Jos, I wanted to pass on the results of taking your advice about using the centrifuge, when not needed. (okay.... and brag a bit!) We were getting good results then, but as you know using that method takes a lot more time and money (Inra96). I decided to send some shipments without using the centrifuge, putting about 10+ cc's of semen to 50 cc's of Inra96. Last collection..ct:339, vol.60: motility..I won't claim that it is more than 85%, so put that on my paperwork, but honestly it often looks like as much as 95%.
I checked on the 3 inseminations, and all had the same report. By phone (shipped same day (Fri)/same collection), they said that 48 hours after collection, motility was still at 75%. Can't complain about that. Here is the email from the other. I had collected at 9 am on Monday. The mare was bred Tues & Wed...
"I just received word about the semen. Doc L--- bred Rose, with the second dose, just after 6am on Wednesday, but he wasn't able to scope it until after 8:15am. He said it was about as much motility as he has ever seen, and looked like it had just been collected!"
Given that his sample obviously laid around a couple of hours before looking at it, I guess there's little reason to use this new toy much anymore!
Standing a stallion can be frustrating when your boy produces this well, but some mares just won't co-operate no matter what you do.
Jos, your previous post brought another question to mind.

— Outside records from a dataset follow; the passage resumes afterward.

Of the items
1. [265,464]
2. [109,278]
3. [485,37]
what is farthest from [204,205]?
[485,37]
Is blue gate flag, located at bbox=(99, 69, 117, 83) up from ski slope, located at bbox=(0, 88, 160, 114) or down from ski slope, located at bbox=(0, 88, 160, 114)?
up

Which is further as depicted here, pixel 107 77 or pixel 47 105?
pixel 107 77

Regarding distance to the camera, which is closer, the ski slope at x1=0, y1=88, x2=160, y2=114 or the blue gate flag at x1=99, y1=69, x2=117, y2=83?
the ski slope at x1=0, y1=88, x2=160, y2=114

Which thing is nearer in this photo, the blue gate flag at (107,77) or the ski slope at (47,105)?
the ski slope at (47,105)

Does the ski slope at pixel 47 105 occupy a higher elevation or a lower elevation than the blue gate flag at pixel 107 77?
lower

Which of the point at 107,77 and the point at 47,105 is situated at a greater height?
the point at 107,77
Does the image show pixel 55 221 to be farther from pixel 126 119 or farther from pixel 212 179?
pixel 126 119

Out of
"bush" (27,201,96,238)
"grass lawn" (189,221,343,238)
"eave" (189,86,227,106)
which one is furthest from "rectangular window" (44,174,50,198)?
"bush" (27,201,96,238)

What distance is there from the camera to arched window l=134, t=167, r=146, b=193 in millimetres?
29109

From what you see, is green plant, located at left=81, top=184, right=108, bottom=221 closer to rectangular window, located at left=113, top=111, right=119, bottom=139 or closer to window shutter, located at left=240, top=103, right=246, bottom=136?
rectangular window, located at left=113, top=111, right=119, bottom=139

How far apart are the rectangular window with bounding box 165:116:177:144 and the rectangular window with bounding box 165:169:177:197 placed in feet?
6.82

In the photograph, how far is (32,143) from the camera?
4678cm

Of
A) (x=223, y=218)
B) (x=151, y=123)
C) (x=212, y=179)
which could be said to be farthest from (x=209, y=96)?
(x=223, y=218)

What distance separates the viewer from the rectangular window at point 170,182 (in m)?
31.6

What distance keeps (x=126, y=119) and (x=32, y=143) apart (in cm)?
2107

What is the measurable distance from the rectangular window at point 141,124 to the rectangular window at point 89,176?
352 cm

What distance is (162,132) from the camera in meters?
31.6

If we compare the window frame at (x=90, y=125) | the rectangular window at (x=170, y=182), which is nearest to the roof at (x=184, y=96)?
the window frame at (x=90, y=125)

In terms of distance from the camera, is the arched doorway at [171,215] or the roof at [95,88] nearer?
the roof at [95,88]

Apparently, as ultrasound would indicate, sperm can live somewhere in the mare for several days. Is it that the sperm, who has made it into the ovaduct, is protected there, and can live and wait there for ovulation but basically the guards at the door (inflammatory cells) don't permit anyone newcomers (sperm) to get that far, during the first 24 hours?
Well, sort of... but it's not quite as cut-and-dried as you outline.
Some stallions may have sperm that survive for a prolonged period in some mares.
There have been confirmed pregnancy establishments achieved with an ovulation that occurred as much as 6 days after breeding.
"Sperm reservoirs" have been identified in the region of the oviductal junction that seem to have a protective quality for sperm, but they do not appear to be present in all mares, or at least identified in all mares, so the person saying "my stallion has really good sperm. We've established pregnancies as much as 6 days after breeding" should in fact be saying "my mare has a really good sperm protective ability. We've established pregnancies as much as 6 days after breeding".
In other words, maybe it's not the stallion that's the fertility god...
Having said that, there is little doubt that there are some stallions whose semen does not survive for prolonged periods under any conditions, so the stallion certainly has some say in the matter, so perhaps it would be better to day that he alone is not the fertility god.
As far as the inflammatory cell issue... the uterine inflammatory response should be peaking at about 16 hours after breeding, and dissipated by 24-30 hours in a reproductively healthy mare. On top of that, the seminal plasma does offer a protective quality for the sperm, so sperm introduced during the inflammatory period with only seminal plasma present (no extender) will tend to be able to make it through to the oviducts and potentially achieve fertilization. In the absence of seminal plasma, or with diluted seminal plasma however, the inflammatory cells will attach to the sperm and destroy a significant proportion of them prior to their gaining the protective oviductal region.
No. Although extender dilutes the mitigating properties of the seminal plasma, it also contains antibiotics that will (hopefully) destroy bacteria that are introduced into the semen/uterus during the breeding procedure.
So using an antibiotic extender, a calculated dose of semen (not the whole ejaculate), and breeding once every 48 hours will give you a better result in pretty much all cases. This is proven by the fact that well-performed on-farm AI will result in higher pregnancy rates than live cover.